For a commutative ring, having all primes maximal has a simple characterization: $R/J(R)$ is von Neumann regular and $J(R)$ is a nil ideal, where $J(R)$ is the Jacobson radical.

This recovers everything previously mentioned:

When $R$ is Artinian, $R/J(R)$ is semisimple (hence VNR) and $J(R)$ is nilpotent (hence nil.)
When $R$ is VNR, then $J(R)=\{0\}$ (hence nil) and $R/J(R)=R$ is obviously VNR.
When $R$ is Noetherian, a nil $J(R)$ becomes a nilpotent $J(R)$, and a Noetherian $R/J(R)$ is necessarily semisimple, so Hopkins-Levitzki says that $R$ is Artinian.

I'm not aware of a definitive answer for noncommutative rings. Things are different there because simple rings are a lot more diverse than fields, prime ideals are less nice, localization is not nice, and nilpotent elements don't necessarily live in $J(R)$ anymore.

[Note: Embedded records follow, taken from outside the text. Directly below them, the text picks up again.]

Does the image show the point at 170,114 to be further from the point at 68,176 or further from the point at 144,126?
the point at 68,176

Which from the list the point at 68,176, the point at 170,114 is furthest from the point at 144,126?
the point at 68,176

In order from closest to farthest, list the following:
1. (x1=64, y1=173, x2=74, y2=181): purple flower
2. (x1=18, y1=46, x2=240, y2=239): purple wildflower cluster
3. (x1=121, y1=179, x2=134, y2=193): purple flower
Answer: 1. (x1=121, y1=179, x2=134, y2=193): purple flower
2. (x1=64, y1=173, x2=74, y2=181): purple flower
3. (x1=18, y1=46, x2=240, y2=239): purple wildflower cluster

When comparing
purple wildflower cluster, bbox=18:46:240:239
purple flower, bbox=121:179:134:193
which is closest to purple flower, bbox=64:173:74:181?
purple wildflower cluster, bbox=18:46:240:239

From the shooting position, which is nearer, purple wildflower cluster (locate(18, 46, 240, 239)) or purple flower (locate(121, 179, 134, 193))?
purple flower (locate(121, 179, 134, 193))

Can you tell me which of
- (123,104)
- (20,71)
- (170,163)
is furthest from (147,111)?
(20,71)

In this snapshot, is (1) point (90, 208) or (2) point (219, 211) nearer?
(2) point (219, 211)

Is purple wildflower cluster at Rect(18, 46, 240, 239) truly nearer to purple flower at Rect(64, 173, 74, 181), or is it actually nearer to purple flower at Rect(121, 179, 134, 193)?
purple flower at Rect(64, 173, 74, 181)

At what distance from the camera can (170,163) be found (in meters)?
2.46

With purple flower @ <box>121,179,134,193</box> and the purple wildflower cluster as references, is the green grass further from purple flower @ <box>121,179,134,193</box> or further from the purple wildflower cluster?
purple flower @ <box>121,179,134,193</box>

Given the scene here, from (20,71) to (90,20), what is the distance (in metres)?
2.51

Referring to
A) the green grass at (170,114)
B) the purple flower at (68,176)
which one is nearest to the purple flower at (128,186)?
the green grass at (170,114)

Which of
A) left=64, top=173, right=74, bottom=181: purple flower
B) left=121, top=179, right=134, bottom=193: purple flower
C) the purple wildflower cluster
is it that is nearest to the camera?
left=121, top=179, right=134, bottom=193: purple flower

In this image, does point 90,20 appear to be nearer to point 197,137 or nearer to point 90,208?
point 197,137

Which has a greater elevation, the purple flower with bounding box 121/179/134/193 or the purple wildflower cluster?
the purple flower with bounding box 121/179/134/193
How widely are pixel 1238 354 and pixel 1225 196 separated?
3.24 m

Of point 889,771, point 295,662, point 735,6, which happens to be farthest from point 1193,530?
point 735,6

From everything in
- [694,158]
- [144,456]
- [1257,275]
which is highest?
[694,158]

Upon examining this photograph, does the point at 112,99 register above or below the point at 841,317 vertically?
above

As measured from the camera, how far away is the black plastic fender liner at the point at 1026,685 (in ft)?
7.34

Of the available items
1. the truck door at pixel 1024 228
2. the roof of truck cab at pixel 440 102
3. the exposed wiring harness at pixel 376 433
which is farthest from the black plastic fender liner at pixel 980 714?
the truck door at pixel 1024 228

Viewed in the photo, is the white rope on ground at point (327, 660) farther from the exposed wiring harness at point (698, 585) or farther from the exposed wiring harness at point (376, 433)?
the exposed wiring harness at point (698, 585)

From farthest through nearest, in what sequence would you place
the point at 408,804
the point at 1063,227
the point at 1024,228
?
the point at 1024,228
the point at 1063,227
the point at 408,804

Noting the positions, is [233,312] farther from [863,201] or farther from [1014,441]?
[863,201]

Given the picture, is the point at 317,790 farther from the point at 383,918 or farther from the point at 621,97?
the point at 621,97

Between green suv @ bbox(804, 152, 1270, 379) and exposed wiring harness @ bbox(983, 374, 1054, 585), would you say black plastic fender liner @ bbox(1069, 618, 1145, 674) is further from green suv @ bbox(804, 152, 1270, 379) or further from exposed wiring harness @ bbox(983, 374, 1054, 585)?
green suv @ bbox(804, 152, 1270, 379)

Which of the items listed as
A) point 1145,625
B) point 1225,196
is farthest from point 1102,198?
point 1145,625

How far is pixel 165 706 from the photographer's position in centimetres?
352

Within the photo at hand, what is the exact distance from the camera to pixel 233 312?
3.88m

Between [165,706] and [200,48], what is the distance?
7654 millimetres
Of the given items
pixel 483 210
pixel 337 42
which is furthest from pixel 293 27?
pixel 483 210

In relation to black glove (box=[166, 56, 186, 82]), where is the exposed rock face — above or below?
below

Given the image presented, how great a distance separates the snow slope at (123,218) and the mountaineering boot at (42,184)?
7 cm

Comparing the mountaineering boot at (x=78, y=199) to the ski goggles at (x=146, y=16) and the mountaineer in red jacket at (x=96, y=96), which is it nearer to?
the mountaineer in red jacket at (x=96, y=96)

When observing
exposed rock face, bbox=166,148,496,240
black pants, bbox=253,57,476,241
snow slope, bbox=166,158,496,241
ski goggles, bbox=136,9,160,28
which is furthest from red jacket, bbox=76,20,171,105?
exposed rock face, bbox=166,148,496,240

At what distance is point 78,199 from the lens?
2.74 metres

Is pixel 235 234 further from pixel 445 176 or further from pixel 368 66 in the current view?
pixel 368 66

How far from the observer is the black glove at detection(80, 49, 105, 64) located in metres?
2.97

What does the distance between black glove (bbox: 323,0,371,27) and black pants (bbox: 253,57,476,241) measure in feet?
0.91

Here's a fitting generalization I found. The above theorem for commutative rings is "$R/J(R)$ is VNR and $J(R)$ is nil iff $R/P$ is a field for every prime ideal $P$," and the following is also true: "$R/P$ is a division ring for all prime ideals $P$ iff $R/J(R)$ is strongly regular and $J(R)$ is nil."

Solution 2:

I assume $R$ is commutative. Such a ring is said to have Krull dimension $0$ or to be zero-dimensional.

Every field is zero-dimensional. More generally, every Artinian local ring is zero-dimensional.
A (edit: finite) product of zero-dimensional rings is zero-dimensional. In particular, every (edit: finite) product of Artinian local rings is zero-dimensional.
Every Boolean ring is zero-dimensional. This gives a supply of examples that are in general neither Noetherian nor products of Artinian local rings.
According to Wikipedia, zero-dimensional and reduced is equivalent to von Neumann regular.

I don't think there is a nice classification of arbitrary rings of Krull dimension $0$ (and I have no idea what happens in the noncommutative case).

Solution 3:

If we assume $R$ is commutative and Noetherian, then this property is equivalent to $R$ being an Artinian ring (i.e., satisfying the descending chain condition). Such rings are finite products of Artin local rings.

Reduced Artin local rings are fields. Some non-reduced examples include $k[x]/(x^n)$, $k$ a field, and more generally $k[x_1,\ldots,x_n]/I$, where Rad$(I)=(x_1,\ldots,x_n)$. There are also examples that don't contain a field, like $\mathbb{Z}/(p^n)$, $p$ a prime.

Solution 4:

For a commutative ring $R$, the following are equivalent:

Every prime ideal is maximal.
$\dim(R)=0$
$R/\sqrt{0}$ is von Neumann regular
For all $x$ there is some $n \in \mathbb{N}$ such that $x^{n+1}$ divides $x^n$.

There is a big theory about $0$-dimensional commutative rings, see for example David F. Anderson, David Dobbs, "Zero-Dimensional Commutative Rings" (Lecture Notes in Pure and Applied Mathematics).

Solution 5:

If $R$ is an integral domain, then $(0)$ is prime, so it's maximal, and $R$ only has two ideals, $(0)$ and $R$. In other words, it's a field.

If not, but it's Noetherian, then it's still Artinian (because its Krull dimension is $0$).

I'm not sure what can be said if $R$ is not Noetherian.